I am stuck onto a problem and would appreciate some help on this! Here’s the problem:

I am using aggregate functions (eg. SUM) of MySQL in a query where two tables are joined. I also need to filter the results based on some WHERE clause. Now the problem is, SUM sums up the values multiple times since one row from one table repeats due to the join.

Let me explain with an example. Suppose the two tables I am working with are transactions (T) and transaction_products (TP).
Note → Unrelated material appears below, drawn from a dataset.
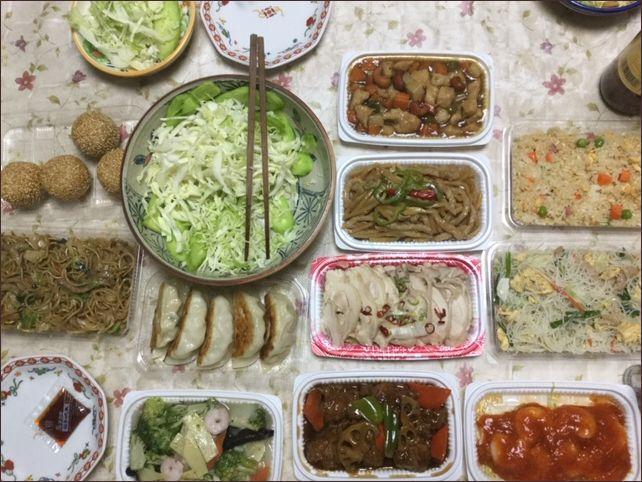 いただいた中華のお惣菜たくさんです。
T stores the details of the transaction (date, total price, discount, customerId etc) and TP stores line item details (productId, item price, item discount etc). And I want to get the total sales for an order where a particular product was sold.

Here’s what I do:
[sql]SELECT SUM(t.totalPrice), tp.productId FROM transactions t, transaction_products tp WHERE t.id = tp.transId GROUP BY tp.productId[/sql]

Now that does not work correctly. And even when I simply want to get the total sales for all orders, the query becomes
[sql]SELECT SUM(t.totalPrice) FROM transactions t, transaction_products tp WHERE t.id = tp.transId[/sql]
And this is wrong! It joins the two tables, and repeats the totalPrice in the result, and sums up those values. Resulting in a much larger sales than the actual 🙂

How to solve this?

You can say that we can avoid the join where we want to SUM on a field from T, but that would not help in a condition like this:
[sql]SELECT SUM(t.totalPrice), tp.catId FROM transactions t, transaction_products tp WHERE t.id = tp.transId AND t.transDate between “2007-01-01” and “2007-10-31” GROUP BY tp.catId[/sql]

If I sum up all the result rows of the above query, the result is about 3 times higher than this:
[sql]SELECT SUM(t.totalPrice) FROM transactions t WHERE t.transDate between “2007-01-01” and “2007-10-31″[/sql]

And the problem is that I need the category Id (or some other field from TP table)!

Any solutions to this?

I thought of derived tables (as mentioned here) but that does not solve the problem.

I thought of splitting the query in two parts. Storing the results of SUM in a temp table and then doing the WHERE clause – but that would fail outright since the results do not include the WHERE condition.

What else can I do? What do you think?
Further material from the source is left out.